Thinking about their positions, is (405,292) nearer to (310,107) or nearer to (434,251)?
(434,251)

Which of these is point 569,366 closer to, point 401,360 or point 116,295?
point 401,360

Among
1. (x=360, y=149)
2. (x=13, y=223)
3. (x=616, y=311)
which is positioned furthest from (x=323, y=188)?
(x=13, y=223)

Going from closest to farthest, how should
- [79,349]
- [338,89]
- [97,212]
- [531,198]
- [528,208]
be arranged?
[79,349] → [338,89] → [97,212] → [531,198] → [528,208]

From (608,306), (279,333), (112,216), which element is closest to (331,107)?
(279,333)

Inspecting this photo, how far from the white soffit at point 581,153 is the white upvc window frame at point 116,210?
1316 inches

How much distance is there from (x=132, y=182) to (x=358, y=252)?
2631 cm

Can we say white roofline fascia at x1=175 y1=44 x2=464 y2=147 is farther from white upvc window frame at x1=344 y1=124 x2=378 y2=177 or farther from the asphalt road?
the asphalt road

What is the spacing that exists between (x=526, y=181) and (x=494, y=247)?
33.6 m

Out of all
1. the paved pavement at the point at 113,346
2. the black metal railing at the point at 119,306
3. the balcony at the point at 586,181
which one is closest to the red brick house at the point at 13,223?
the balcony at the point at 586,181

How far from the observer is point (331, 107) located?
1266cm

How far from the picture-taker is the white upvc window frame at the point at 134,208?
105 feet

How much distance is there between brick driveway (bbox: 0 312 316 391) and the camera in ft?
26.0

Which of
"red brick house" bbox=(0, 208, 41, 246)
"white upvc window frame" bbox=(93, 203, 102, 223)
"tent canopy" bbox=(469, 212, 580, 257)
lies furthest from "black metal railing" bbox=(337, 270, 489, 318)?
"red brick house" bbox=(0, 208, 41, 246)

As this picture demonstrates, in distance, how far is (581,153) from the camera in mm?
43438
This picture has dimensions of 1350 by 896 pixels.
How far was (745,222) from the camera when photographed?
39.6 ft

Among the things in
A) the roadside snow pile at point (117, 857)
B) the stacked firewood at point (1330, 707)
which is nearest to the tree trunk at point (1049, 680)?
=====
Given task ::
Give the data above as a numbered list, dropping any blank lines.

Solution for this problem ::
1. Thinking about their positions, is (405,292) nearer to (310,107) or nearer to (434,251)?
2. (434,251)
3. Which of these is point 569,366 closer to, point 401,360 or point 116,295?
4. point 401,360
5. Among
6. 1. (x=360, y=149)
7. 2. (x=13, y=223)
8. 3. (x=616, y=311)
9. which is positioned furthest from (x=323, y=188)?
10. (x=13, y=223)
11. Going from closest to farthest, how should
12. - [79,349]
13. - [338,89]
14. - [97,212]
15. - [531,198]
16. - [528,208]
17. be arranged?
18. [79,349] → [338,89] → [97,212] → [531,198] → [528,208]
19. From (608,306), (279,333), (112,216), which element is closest to (331,107)?
20. (279,333)
21. Inspecting this photo, how far from the white soffit at point 581,153 is the white upvc window frame at point 116,210?
22. 1316 inches
23. How much distance is there from (x=132, y=182) to (x=358, y=252)?
24. 2631 cm
25. Can we say white roofline fascia at x1=175 y1=44 x2=464 y2=147 is farther from white upvc window frame at x1=344 y1=124 x2=378 y2=177 or farther from the asphalt road?
26. the asphalt road
27. What is the spacing that exists between (x=526, y=181) and (x=494, y=247)?
28. 33.6 m
29. Out of all
30. 1. the paved pavement at the point at 113,346
31. 2. the black metal railing at the point at 119,306
32. 3. the balcony at the point at 586,181
33. which one is closest to the red brick house at the point at 13,223?
34. the balcony at the point at 586,181
35. How far from the observer is point (331, 107) located?
36. 1266cm
37. How far from the picture-taker is the white upvc window frame at the point at 134,208?
38. 105 feet
39. How much distance is there between brick driveway (bbox: 0 312 316 391) and the camera in ft?
40. 26.0
41. Which of
42. "red brick house" bbox=(0, 208, 41, 246)
43. "white upvc window frame" bbox=(93, 203, 102, 223)
44. "tent canopy" bbox=(469, 212, 580, 257)
45. lies furthest from "black metal railing" bbox=(337, 270, 489, 318)?
46. "red brick house" bbox=(0, 208, 41, 246)
47. As this picture demonstrates, in distance, how far is (581,153) from the camera in mm?
48. 43438
49. This picture has dimensions of 1350 by 896 pixels.
50. How far was (745,222) from the camera when photographed?
51. 39.6 ft
52. Among the things in
53. A) the roadside snow pile at point (117, 857)
54. B) the stacked firewood at point (1330, 707)
55. which is nearest to the tree trunk at point (1049, 680)?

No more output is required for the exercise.